What about the UK? The UK is also becoming an increasingly “diverse” country, and it’s not like its official and unofficial organs don’t decry “racism” as the root of all evil. So if British society is just as racist as American society, maybe non-white inhabitants have worse mental health.
British epidemiologists are vastly behind their American colleagues to settle this issue. But there are a few studies I found which compared White British and non-white rates of various problems. Let’s look at them!
The sample is representative for UK minorities, with White British controls. The authors make it about the fact that minorities who report more discrimination also report worse mental health (so basically the minority stress model, although they never use this word). This is true, but of course correlation is not causation: maybe it’s just that people with worse mental health are more prone to notice (or imagine) insults of all kinds. The key table looks like this:
Look at “Common mental disorder” (based on the RCIS, a structured interview). The Irish have by far the highest rates, White British are a close second, and actual minorities have much lower rates. Notice also that while non-whites complain more about job-related problems, the Irish also report the highest rates of “Insults regarding race or religion/language”.
This is the same data source. The outcome variable here is suicidal ideation. This is the key table:
So again, just about every ethnic minority has lower – sometimes much lower – rates of suicide ideation than the White British, a finding which replicates across age groups. A notable exception is the Irish, especially middle-aged Irish men. Note that the Irish also had surprisingly high rates of common mental disorders in the other study. I don’t know why this is, but ethnic minorities, despite all the racism they have to at least allegedly endure, sure don’t have higher rates of suicidal ideation!

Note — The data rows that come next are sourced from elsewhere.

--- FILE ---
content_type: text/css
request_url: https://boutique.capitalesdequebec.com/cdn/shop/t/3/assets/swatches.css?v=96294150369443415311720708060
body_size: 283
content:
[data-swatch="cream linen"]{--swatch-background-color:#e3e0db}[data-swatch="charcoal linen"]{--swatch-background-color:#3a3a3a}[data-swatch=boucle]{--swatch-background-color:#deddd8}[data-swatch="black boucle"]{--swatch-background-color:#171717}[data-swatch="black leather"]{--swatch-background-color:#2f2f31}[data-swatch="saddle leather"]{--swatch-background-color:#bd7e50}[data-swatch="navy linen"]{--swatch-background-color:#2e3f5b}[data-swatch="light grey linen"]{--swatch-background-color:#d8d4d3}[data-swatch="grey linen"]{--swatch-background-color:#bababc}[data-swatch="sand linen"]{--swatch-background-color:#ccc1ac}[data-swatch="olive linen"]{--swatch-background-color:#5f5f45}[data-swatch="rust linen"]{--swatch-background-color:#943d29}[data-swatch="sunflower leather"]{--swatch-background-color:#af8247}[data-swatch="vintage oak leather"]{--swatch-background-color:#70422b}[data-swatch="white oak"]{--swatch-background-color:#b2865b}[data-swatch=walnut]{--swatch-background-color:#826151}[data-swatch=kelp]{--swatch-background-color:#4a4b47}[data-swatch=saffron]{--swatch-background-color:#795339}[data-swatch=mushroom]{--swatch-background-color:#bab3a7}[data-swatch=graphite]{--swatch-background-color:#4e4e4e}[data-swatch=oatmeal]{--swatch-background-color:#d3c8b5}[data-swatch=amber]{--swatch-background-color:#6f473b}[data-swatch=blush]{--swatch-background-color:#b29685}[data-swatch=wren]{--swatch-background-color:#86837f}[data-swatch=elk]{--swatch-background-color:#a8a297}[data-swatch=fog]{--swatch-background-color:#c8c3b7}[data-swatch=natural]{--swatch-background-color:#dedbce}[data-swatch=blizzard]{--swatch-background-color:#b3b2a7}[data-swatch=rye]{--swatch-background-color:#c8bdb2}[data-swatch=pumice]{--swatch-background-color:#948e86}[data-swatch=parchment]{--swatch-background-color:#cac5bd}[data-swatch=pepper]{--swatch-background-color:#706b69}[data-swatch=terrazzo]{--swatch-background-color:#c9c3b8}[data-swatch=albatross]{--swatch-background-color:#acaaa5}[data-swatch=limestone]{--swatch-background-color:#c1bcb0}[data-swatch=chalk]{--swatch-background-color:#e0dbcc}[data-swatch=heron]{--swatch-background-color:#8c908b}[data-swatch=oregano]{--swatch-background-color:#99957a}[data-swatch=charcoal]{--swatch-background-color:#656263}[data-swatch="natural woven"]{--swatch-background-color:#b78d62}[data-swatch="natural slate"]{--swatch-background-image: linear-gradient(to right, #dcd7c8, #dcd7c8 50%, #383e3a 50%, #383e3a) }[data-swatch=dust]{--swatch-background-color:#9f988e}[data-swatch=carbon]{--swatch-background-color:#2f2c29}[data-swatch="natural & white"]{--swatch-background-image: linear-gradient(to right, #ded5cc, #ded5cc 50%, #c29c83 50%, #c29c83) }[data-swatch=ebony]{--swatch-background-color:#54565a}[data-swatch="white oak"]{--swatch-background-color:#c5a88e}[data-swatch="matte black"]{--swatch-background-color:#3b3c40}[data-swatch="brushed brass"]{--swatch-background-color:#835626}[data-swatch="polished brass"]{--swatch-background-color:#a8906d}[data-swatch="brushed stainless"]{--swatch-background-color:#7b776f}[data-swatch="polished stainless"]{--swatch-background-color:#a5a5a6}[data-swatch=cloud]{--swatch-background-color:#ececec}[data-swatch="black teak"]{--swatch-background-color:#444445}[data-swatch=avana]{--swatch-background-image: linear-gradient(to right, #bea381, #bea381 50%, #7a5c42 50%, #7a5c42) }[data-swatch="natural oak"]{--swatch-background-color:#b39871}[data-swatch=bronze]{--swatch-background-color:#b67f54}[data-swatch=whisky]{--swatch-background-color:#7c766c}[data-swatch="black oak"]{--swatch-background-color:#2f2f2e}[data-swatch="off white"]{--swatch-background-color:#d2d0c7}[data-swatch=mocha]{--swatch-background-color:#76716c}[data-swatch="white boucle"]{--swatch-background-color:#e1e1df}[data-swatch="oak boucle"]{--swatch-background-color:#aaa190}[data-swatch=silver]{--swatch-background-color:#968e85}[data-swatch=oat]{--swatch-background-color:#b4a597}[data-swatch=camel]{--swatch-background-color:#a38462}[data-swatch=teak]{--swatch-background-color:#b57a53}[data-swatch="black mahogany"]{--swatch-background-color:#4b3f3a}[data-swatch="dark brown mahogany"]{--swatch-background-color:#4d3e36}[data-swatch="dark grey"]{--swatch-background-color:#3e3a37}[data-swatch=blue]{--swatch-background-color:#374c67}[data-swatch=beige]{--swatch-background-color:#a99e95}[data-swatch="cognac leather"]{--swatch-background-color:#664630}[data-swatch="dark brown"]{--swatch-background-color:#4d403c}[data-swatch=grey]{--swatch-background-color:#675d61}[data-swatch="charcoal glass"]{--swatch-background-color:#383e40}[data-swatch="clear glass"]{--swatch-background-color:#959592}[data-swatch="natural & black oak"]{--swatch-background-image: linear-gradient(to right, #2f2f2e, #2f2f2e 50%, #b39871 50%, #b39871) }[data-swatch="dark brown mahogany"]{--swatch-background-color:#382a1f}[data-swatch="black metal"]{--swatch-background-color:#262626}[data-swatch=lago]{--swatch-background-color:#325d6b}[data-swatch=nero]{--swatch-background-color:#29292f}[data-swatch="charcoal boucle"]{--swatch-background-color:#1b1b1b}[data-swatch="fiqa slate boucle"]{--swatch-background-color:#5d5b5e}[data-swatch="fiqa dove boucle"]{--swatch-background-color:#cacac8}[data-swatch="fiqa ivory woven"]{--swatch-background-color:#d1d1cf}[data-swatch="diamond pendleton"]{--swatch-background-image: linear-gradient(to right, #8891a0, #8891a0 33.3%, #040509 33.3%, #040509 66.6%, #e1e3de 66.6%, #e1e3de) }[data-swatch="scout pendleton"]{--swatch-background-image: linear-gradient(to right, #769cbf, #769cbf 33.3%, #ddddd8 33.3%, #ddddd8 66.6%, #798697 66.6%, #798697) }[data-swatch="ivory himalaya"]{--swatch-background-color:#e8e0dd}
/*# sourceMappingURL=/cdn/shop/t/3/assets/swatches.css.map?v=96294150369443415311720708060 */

What about actual suicide? This chart is from the Office for National Statistics website:
So totally in line with survey data from the UK, and also much like in the US, Whites actually have much higher suicide rates than ethnic minorities (except for the Mixed/Multiple category, which didn’t appear in the surveys). Note that this is age-standardized data, so it’s not because the different age distributions of the majority and minority populations.
So overall, the result are very similar in the UK and the US. Depending on which indicator and which ethnic group we look at, minority groups have at worst equal to, but possibly substantially better mental health than the majority population in both countries. Although these groups are also supposed to suffer from discrimination, their mental health patterns are starkly different from sexual minorities in whose case we assumed discrimination to be the cause of poor mental health. This observation, the idea that these countries discriminate against minorities and the minority stress hypothesis simply cannot be true at the same time.
How do we square this circle? I have a simple suggestion: although the minority stress hypothesis may be true in specific cases (belonging to a group which is systematically discriminated against can affect your mental health), ethnic and sexual minorities in Western countries are simply not discriminated against at all. Any problem they suffer from is endogenous and not caused by discrimination by the majority, in part because discrimination doesn’t automatically cause collective poor mental health and in part in this case the discrimination doesn’t exist at all. Ironically, it is lower-class majority groups in these countries – working-class Whites – who have mental health indicators in line with being victims of discrimination in the framework of the minority stress hypothesis.